In 1941 he became director of the university observatory and full professor of astronomy in Göttingen, where he built a solar observatory on the Hainberg, which went into operation in 1944 and was of military interest at that time due to possible interference with radio transmission from solar flares. In Germany he was in competition with Karl-Otto Kiepenheuer .

With the support of his Göttingen successor, Hans-Heinrich Voigt , he built another solar observatory in Locarno in the 1950s in a more favorable location , which began the observations shortly after his death.

In 1948 he published the volume Astronomy and Astrophysics of the FIAT Reviews of German Science and in 1952 the sub-volume Astronomy by Landolt-Börnstein .

From 1958 to 1961 he was President of the Academy of Sciences in Göttingen , of which he had been a member since 1943. He was also Dean of the Faculty of Mathematics and Natural Sciences and Rector of the University of Göttingen. He was chairman of the council of West German observatories and on the board of the Astronomical Society and from 1957 to 1960 its chairman. In 1959 he was elected a member of the Leopoldina Scholars' Academy .

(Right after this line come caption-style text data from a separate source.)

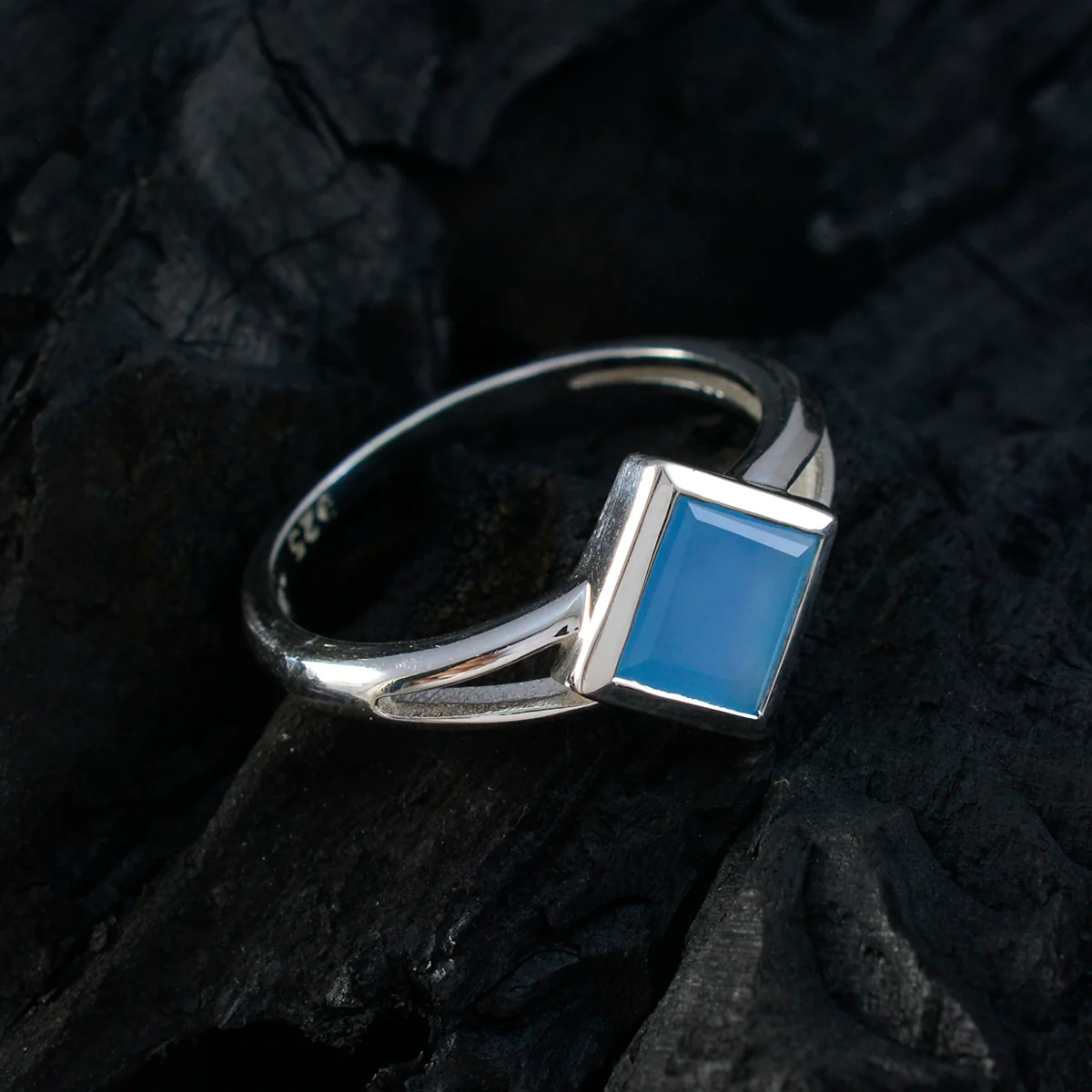 Blue Chalcedony Solitaire Japanese 925 Sterling Silver Blue Gemstones Dainty Feminine Ring Jewellery - Image 4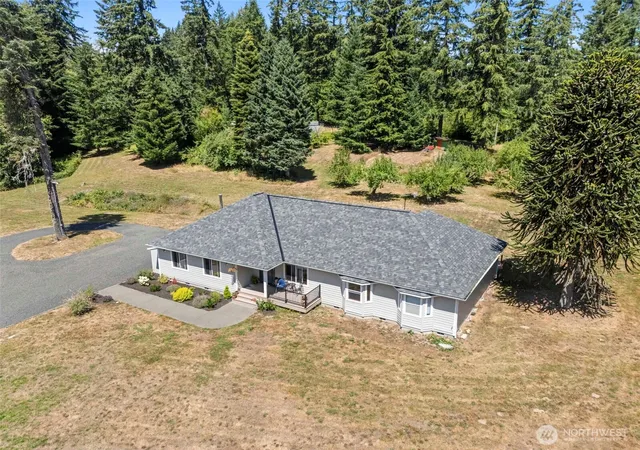 Photo 3 of Sale Pending at 10135 Stedman Rd SE, Olympia, WA 98513 | MLS# NWM2565557 | Listing updated on 2026-09-11
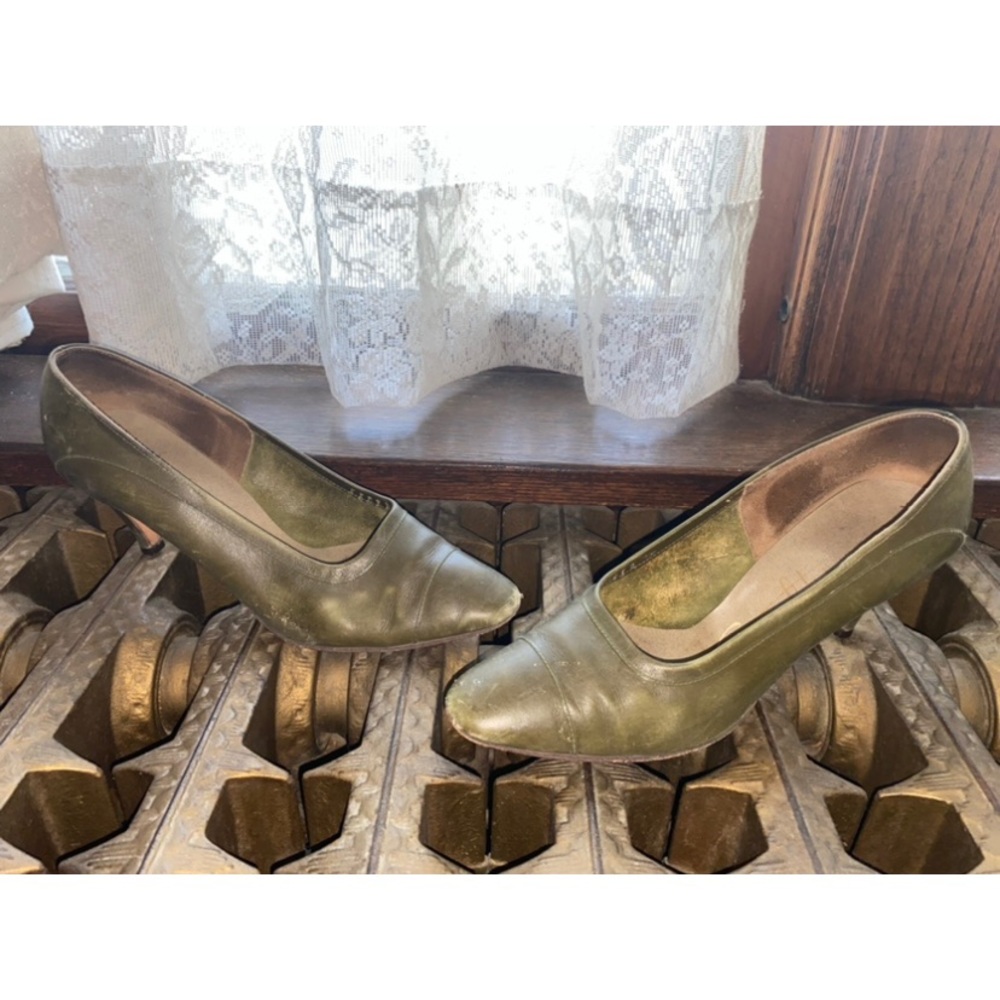 Vintage green patent leather heels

The Ten Bruggencate lunar crater is named after him.

Fonts

  • Star clusters. Their structure, their position in relation to the star system and their significance for cosmogony. Scientific monographs and textbooks, Volume 7. Springer, 1927.
  • Contribution to Müller-Pouillet textbook of physics. 11th edition, 5th volume, 2nd half Physics of the Cosmos. 1928.
  • Spectrophotometric studies of δ-Cephei stars. Offizin Poeschel & Trepte, Leipzig 1931.
  • The variable stars. Results of the exact natural sciences, Volume 10. Springer 1931.
  • The astronomical worldview of the present. Kohlhammer 1934.
  • ten Bruggencate and others: Astronomy, astrophysics and cosmogony. Office of Military Government for Germany, Field Information Agencies Technical (FIAT), 1948.

Web links

Remarks

  1. officially, but due to illness, this was taken over by Hans Kienle . See Kienle: Obituary for Bruggencate. In: Natural Sciences. Volume 49, Issue 4, 1962
  2. Personal disputes prevented cooperation. Michael Seiler: A matter of command, the sun god. History of German solar research in the Third Reich and under Allied occupation. In: Acta Historica Astronomiae. Volume 31. German, 2007, p. 78. Bruggencate was a member of the NSDAP and the SA since 1933 and was able to fall back on good connections to Abraham Esau in promoting research in National Socialist Germany .
  3. 1985 the Teide Observatory in Tenerife became its successor. The observatory in Locarno was closed and the telescope was transferred to Tenerife.
  4. Holger Krahnke: The members of the Academy of Sciences in Göttingen 1751-2001 (= Treatises of the Academy of Sciences in Göttingen, Philological-Historical Class. Volume 3, Vol. 246 = Treatises of the Academy of Sciences in Göttingen, Mathematical-Physical Class. Episode 3, vol. 50). Vandenhoeck & Ruprecht, Göttingen 2001, ISBN 3-525-82516-1 , pp. 15, 50.